The result of the safety evaluators is a dictionary containing:

  • {metric_name} provides a severity label for that content risk ranging from Very low, Low, Medium, and High. You can read more about the descriptions of each content risk and severity scale here.
  • {metric_name}_score has a range between 0 and 7 severity level that maps to a severity label given in {metric_name}.
  • {metric_name}_reason has a text reasoning for why a certain severity score was given for each data point.

Evaluating jailbreak vulnerability

Evaluating jailbreak is a comparative measurement, not an AI-assisted metric. Run ContentSafetyEvaluator or ContentSafetyChatEvaluator on two different, red-teamed datasets: a baseline adversarial test dataset versus the same adversarial test dataset with jailbreak injections in the first turn.
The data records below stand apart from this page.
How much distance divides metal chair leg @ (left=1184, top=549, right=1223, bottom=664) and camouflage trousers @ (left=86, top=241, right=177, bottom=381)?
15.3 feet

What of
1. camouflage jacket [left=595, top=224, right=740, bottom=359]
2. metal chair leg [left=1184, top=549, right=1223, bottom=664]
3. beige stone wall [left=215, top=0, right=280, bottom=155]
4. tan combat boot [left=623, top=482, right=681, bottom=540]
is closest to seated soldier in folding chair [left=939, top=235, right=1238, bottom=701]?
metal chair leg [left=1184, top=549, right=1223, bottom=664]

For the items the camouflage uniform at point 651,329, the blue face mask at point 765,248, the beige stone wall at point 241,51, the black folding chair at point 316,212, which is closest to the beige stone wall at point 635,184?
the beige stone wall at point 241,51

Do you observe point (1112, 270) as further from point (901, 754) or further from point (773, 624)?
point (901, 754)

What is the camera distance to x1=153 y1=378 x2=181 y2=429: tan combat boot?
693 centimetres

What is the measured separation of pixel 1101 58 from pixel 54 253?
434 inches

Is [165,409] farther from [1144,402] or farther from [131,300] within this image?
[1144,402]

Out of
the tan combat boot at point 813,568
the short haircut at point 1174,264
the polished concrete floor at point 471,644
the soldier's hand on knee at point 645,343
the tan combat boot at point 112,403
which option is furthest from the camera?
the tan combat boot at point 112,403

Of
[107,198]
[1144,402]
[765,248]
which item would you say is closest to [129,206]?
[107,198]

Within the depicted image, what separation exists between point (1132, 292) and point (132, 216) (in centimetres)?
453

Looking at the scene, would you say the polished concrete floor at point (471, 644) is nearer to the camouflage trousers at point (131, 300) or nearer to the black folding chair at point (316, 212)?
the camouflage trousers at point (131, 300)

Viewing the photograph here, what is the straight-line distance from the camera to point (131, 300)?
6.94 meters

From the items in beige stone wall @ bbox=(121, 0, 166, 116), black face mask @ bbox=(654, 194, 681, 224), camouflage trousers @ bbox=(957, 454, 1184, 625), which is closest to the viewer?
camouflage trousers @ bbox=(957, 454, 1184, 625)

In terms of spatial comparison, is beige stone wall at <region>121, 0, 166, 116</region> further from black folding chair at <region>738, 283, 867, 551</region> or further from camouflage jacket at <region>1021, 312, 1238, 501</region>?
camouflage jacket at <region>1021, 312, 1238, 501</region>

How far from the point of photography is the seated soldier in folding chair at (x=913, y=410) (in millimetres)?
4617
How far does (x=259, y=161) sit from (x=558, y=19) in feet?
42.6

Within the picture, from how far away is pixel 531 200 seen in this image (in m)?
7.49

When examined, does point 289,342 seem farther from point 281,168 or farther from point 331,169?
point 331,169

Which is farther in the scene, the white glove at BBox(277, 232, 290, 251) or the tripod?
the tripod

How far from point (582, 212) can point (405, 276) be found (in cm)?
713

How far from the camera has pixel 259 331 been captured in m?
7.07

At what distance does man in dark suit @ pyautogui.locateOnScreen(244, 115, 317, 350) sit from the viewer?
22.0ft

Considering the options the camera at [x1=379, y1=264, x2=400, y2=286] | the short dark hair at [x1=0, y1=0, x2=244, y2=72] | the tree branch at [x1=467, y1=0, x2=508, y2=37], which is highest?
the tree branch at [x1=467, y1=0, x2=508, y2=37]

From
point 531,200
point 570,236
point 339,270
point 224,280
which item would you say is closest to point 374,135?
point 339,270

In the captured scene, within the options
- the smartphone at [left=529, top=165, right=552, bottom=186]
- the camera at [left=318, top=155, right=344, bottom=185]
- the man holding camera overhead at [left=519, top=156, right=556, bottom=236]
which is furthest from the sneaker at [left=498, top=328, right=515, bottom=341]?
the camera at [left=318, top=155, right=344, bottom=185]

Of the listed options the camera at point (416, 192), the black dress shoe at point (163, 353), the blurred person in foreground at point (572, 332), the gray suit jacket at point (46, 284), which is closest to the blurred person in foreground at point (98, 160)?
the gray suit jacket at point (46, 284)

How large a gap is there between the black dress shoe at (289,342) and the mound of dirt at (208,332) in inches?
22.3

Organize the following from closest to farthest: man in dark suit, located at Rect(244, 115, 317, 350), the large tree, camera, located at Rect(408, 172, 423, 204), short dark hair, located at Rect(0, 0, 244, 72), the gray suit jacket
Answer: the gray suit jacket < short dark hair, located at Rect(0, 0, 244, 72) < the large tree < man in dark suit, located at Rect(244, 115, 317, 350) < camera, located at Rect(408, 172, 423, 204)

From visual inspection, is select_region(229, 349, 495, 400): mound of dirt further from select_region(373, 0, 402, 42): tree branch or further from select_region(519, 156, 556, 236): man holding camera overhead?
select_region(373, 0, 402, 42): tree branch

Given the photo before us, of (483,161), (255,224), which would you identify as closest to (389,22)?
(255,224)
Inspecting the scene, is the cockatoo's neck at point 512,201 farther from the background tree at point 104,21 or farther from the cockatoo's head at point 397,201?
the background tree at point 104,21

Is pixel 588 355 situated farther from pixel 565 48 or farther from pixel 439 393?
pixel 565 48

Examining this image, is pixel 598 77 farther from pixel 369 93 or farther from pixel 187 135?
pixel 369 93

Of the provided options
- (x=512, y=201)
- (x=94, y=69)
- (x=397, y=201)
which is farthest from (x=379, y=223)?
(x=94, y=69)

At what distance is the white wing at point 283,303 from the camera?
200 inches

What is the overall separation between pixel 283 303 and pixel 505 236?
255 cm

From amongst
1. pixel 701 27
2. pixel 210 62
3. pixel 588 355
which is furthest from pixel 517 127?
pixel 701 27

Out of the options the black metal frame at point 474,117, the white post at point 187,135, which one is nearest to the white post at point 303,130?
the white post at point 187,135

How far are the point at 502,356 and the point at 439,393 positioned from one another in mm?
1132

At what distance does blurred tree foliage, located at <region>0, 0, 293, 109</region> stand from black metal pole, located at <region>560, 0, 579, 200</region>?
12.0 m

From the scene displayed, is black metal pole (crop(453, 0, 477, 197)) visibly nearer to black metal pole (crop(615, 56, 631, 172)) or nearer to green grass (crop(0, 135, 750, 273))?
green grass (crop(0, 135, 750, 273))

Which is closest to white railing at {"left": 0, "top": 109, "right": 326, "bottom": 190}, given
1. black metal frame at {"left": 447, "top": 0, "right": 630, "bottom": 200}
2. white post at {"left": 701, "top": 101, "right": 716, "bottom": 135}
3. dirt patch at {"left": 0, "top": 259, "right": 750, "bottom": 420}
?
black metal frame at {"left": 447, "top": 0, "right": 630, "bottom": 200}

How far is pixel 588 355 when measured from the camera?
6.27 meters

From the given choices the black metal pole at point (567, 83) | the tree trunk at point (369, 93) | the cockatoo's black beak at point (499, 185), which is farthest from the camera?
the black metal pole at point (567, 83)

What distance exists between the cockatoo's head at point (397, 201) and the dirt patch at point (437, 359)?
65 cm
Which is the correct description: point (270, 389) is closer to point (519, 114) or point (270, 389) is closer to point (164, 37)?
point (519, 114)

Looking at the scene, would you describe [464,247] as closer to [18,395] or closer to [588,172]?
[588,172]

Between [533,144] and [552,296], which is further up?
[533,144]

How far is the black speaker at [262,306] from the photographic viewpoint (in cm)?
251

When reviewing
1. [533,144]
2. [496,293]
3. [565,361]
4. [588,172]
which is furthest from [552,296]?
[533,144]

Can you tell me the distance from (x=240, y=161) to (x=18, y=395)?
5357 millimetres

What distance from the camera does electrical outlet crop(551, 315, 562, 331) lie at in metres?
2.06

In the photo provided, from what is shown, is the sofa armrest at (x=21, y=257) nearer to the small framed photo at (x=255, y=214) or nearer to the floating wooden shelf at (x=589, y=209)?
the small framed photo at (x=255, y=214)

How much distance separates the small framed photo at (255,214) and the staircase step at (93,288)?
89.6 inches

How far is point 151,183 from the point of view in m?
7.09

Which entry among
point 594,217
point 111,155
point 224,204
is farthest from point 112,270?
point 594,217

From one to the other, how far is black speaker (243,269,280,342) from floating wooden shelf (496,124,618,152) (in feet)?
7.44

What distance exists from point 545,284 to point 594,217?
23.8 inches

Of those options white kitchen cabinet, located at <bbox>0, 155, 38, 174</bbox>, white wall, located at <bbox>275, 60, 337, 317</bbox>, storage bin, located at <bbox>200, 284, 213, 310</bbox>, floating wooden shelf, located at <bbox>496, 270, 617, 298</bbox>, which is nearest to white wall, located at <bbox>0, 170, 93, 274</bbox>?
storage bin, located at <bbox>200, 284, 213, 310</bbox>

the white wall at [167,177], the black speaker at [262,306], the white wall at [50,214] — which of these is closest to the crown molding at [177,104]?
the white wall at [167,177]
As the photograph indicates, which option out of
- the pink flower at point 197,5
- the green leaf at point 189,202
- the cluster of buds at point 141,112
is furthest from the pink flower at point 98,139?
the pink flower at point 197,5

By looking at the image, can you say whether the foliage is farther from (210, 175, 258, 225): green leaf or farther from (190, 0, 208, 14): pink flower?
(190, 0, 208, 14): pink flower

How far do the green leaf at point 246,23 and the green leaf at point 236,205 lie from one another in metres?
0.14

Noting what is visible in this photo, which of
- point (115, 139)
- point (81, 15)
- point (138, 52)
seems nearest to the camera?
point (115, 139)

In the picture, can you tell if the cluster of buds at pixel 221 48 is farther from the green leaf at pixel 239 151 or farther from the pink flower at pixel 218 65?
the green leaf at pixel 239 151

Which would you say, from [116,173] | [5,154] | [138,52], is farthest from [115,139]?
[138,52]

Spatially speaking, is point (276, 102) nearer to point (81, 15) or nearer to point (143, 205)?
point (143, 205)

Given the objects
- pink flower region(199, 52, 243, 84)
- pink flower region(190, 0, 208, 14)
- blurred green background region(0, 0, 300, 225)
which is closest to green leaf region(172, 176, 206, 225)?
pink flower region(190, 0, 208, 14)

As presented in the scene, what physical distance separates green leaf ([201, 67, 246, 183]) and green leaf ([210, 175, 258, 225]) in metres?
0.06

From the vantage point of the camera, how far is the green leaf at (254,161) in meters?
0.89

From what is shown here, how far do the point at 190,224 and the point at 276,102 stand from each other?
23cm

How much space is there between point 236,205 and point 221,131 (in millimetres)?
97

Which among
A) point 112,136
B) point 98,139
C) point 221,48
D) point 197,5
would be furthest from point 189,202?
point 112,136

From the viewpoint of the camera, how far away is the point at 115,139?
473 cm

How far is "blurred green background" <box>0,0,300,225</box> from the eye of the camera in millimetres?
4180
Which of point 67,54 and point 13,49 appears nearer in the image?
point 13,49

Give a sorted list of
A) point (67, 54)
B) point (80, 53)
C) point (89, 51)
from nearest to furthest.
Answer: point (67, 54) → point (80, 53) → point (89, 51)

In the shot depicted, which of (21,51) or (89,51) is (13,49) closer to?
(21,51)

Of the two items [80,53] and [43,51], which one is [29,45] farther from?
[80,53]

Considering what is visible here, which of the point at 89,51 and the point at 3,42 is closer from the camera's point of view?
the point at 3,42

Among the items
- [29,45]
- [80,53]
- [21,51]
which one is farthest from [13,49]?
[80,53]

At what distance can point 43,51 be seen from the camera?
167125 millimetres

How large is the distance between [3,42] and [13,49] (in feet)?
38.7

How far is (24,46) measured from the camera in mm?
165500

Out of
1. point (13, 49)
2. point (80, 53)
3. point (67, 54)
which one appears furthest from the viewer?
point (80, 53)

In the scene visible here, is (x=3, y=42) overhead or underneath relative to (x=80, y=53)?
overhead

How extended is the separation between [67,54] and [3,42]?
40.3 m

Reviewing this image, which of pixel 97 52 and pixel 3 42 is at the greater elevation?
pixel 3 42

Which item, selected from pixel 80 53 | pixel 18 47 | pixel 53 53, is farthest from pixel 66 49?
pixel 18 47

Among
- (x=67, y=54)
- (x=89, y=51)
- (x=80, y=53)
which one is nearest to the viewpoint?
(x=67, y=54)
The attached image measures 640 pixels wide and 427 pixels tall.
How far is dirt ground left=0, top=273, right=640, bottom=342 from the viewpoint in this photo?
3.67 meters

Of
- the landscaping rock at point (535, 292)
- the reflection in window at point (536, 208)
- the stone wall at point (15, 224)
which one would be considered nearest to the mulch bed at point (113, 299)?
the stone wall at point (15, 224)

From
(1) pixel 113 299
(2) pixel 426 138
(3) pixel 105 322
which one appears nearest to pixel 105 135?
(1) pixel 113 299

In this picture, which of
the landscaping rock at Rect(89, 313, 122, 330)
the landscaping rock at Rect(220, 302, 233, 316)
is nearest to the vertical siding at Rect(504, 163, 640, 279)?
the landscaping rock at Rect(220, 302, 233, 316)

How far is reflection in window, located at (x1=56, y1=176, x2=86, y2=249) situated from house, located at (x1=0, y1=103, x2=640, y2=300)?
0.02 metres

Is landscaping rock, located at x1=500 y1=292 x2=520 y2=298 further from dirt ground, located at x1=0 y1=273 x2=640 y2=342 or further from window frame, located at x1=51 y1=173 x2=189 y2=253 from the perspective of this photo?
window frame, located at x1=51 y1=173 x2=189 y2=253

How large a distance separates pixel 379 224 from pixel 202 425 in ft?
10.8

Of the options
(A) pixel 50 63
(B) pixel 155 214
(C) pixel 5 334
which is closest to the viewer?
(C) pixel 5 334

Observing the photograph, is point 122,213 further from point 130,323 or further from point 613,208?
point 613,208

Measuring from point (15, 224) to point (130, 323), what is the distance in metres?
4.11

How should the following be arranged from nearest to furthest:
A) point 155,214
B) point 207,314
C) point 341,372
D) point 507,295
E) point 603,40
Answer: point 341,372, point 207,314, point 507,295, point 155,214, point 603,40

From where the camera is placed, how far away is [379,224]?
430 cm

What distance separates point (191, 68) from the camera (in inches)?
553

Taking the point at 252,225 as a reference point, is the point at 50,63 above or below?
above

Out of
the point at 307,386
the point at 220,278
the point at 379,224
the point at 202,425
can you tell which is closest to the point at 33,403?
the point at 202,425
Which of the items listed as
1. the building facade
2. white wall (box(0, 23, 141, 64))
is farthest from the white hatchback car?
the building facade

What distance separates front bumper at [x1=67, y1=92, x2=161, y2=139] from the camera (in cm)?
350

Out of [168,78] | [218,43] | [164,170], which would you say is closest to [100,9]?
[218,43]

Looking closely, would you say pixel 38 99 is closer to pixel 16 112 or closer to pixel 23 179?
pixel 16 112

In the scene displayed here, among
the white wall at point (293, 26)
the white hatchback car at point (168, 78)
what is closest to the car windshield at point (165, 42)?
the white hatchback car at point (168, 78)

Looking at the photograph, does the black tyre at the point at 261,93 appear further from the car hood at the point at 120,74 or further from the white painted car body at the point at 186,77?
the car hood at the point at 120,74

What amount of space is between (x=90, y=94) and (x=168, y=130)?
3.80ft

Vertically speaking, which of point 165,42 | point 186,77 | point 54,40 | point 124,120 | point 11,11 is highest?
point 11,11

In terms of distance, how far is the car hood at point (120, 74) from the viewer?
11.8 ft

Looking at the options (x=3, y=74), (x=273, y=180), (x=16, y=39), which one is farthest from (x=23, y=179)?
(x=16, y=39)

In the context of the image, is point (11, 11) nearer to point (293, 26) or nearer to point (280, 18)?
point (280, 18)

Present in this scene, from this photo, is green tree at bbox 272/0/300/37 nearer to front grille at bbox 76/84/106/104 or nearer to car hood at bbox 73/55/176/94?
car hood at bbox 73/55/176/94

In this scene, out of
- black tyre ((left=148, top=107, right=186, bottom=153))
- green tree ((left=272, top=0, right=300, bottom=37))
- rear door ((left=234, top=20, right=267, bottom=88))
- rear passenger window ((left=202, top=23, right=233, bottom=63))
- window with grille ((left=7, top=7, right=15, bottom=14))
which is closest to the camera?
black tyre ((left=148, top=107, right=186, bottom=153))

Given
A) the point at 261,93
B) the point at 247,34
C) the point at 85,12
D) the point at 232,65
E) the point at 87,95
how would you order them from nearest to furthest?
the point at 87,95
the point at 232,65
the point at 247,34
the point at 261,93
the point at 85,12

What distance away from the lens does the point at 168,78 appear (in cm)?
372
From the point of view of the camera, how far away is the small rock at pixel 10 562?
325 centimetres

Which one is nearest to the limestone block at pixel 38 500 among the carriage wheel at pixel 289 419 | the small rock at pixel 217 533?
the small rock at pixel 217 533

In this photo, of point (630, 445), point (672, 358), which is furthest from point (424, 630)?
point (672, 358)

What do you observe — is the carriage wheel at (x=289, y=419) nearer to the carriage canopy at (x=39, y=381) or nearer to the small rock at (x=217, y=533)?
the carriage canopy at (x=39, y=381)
You can do this with functionality and attack datasets generated with the adversarial simulator. Then you can evaluate jailbreak vulnerability by comparing results from content safety evaluators between the two test dataset's aggregate scores for each safety evaluator.

Composite evaluators

Composite evaluators are built in evaluators that combine the individual quality or safety metrics to easily provide a wide range of metrics right out of the box.

The ChatEvaluator class provides quality metrics for evaluating chat messages, therefore there's an optional flag to indicate that you only want to evaluate on the last turn of a conversation.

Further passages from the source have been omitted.